I've checked my pipeline and it doesn't seem I've made a mistake during dereplication either:

qiime vsearch dereplicate-sequences
--i-sequences demux-merged-native.qza
--o-dereplicated-table table-native.qza
--o-dereplicated-sequences rep-seqs-native.qza \

#Clustering with 97% identity:

qiime vsearch cluster-features-de-novo
--i-table table-native.qza
--i-sequences rep-seqs-native.qza
--p-perc-identity 0.97
--o-clustered-table table-trim-97-native.qza
--o-clustered-sequences rep-seqs-trim-97-native.qza

After this step I've further filtered the OTU table as outlined above and removed Chimeras using the vsearch plugin. I even went as far as filtering some irrelevant taxa after taxonomy using vsearch and the UNITE eukaryote database.

Any input is helpful and your time is greatly appreciated!

1 Like

I am out of ideas!

Maybe your samples are just very diverse :evergreen_tree: :deciduous_tree: :palm_tree:

I suppose you can cautiously continue with analysis and see if reviewer three complains about it.

1 Like

Hi everyone,
I apologize for posting so much on this forum, I'm a newbie at bioinformatics and having issues with my MiSeq paired-end data.

I've been having issues with my alpha-rarefaction curve not plateauing despite trying different sampling depths. I've since backtracked and found some adapter contamination and removed those with Trim Galore, but still getting the same rarefaction issues.

Right now, I've been playing around with the Uchime Denovo chimera removal, after using it including the borderline chimeras. If I don't include borderline chimeric sequences, I have very few OTUs.

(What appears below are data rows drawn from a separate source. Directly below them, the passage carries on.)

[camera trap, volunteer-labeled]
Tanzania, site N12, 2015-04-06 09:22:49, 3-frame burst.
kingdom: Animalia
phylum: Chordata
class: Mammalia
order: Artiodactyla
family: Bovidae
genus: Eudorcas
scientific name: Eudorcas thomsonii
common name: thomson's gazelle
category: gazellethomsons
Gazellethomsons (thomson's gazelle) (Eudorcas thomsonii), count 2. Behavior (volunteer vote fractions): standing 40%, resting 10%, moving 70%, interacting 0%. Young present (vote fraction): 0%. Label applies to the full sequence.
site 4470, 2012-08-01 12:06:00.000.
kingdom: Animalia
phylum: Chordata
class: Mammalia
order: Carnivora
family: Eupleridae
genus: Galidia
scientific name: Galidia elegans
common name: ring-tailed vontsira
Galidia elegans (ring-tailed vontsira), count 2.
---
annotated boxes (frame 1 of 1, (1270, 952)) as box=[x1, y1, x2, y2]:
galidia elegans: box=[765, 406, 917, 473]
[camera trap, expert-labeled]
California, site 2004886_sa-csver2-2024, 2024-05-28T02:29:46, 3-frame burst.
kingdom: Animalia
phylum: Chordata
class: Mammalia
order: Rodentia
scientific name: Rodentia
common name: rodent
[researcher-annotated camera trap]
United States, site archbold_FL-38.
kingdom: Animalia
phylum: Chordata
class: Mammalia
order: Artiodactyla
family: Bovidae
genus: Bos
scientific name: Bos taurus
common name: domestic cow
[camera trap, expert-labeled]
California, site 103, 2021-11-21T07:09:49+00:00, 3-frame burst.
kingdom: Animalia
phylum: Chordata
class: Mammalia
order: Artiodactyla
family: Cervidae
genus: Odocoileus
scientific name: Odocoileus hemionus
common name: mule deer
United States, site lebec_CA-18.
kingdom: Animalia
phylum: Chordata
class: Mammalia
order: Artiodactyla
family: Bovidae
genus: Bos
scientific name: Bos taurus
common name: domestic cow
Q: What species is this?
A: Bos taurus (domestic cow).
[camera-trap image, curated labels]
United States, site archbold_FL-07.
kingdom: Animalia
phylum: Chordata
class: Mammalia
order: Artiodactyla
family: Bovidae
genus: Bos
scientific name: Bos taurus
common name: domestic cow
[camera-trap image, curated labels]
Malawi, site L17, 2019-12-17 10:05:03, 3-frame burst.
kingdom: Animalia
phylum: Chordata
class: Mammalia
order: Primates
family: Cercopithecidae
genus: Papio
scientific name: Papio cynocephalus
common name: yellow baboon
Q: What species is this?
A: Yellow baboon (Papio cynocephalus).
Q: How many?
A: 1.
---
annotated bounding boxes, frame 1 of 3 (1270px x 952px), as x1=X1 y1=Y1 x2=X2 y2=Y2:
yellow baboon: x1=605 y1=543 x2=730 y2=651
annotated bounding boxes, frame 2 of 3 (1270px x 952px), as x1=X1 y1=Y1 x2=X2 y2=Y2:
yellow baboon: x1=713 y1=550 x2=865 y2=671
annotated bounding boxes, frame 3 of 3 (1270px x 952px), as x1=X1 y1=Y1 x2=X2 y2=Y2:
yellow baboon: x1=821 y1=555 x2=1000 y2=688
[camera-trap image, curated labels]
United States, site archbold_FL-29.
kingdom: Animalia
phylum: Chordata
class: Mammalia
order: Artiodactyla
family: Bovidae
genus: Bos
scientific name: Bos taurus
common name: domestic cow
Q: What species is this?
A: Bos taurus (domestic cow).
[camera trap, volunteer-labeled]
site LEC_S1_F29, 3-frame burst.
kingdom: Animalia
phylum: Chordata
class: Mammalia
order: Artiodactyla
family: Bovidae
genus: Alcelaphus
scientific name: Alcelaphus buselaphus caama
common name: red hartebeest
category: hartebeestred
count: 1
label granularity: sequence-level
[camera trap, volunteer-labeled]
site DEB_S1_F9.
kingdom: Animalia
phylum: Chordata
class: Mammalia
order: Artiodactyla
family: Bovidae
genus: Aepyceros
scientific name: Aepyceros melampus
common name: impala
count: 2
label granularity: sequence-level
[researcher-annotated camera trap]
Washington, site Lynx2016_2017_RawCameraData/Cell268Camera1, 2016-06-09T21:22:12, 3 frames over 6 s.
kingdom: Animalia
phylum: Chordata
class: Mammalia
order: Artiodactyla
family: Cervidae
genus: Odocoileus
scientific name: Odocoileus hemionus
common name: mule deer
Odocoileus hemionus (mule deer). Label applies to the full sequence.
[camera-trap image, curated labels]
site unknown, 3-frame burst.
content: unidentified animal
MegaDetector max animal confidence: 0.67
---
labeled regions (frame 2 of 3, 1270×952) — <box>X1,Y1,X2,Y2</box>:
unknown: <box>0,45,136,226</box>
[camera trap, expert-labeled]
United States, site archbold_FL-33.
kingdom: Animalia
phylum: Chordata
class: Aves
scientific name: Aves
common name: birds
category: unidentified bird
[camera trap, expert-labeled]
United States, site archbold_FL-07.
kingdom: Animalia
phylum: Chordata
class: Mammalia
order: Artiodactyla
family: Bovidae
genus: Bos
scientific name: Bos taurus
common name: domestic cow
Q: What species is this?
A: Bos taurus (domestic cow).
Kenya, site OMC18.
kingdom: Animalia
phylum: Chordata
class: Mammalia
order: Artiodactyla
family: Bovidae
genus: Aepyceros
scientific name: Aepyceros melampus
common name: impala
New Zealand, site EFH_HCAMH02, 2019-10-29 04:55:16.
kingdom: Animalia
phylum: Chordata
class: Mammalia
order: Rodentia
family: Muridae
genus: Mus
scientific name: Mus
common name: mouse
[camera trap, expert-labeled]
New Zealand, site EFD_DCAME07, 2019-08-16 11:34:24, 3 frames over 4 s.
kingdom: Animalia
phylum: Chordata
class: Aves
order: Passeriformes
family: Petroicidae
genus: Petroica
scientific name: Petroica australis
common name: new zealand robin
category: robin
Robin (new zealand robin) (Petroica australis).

Can anyone point me in any kind of direction here? The DADA2 filter ends up filtering out all of my sequences so we're trying not to use that (we want both R1 and R2 files).

So far my pipeline looks like this (after importing and merging via vsearch and dereplicating):

qiime vsearch cluster-features-de-novo
--i-table table-native2.qza
--i-sequences rep-seqs-native2.qza
--p-perc-identity 0.97
--o-clustered-table table-trim-97-native2.qza
--o-clustered-sequences rep-seqs-trim-97-native2.qza

#Remove low-abundance OTUs

qiime feature-table filter-features
--i-table table-native2.qza
--p-min-frequency 5
--p-min-samples 3
--o-filtered-table filtered_table-native2.qza

#filter chimeric sequences
qiime vsearch uchime-denovo
--i-table filtered_table-native2.qza
--i-sequences filtered-rep-seqs-native2.qza
--output-dir uchime_output

qiime feature-table filter-features
--i-table filtered_table-native2.qza
--m-metadata-file uchime_output/chimeras.qza
--p-exclude-ids
--o-filtered-table uchime_output/table-nonchimeric-native.qza
qiime feature-table filter-seqs
--i-data filtered-rep-seqs-native2.qza
--m-metadata-file uchime_output/chimeras.qza
--p-exclude-ids
--o-filtered-data uchime_output/rep-seqs-nonchimeric-natives.qza
qiime feature-table summarize
--i-table uchime_output/table-nonchimeric-native.qza
--o-visualization uchime_output/table-nonchimeric-native.qzv

Here is the include borderline chimeras:

Filtering chimeras and borderline chimeras:

Hello again Alisa,

(Looks like your new thread was merged back into our old thread. Always helpful to keep related questions together.)

Now that I've seen your full pipeline, I have a few more suggestions about the number of features.

Yes, many OTUs are going to be chimeric so filing those out should help.

Zooming out, OTU inflation has always been a problem. See

The modern denoising methods were built to solve this exact problem, and they work great!

Would you like to post those results and try to get DADA2 working?

Let's try to get DADA2 working!

2 Likes

Hi again Colin!

I basically scrapped my whole process and started using Dada2 filter on my R1 reads only. I'm getting much better results. Turns out, I had some Phix contamination from my Illumina run! Thanks for all your help in my previous posts!

1 Like

This topic was automatically closed 31 days after the last reply. New replies are no longer allowed.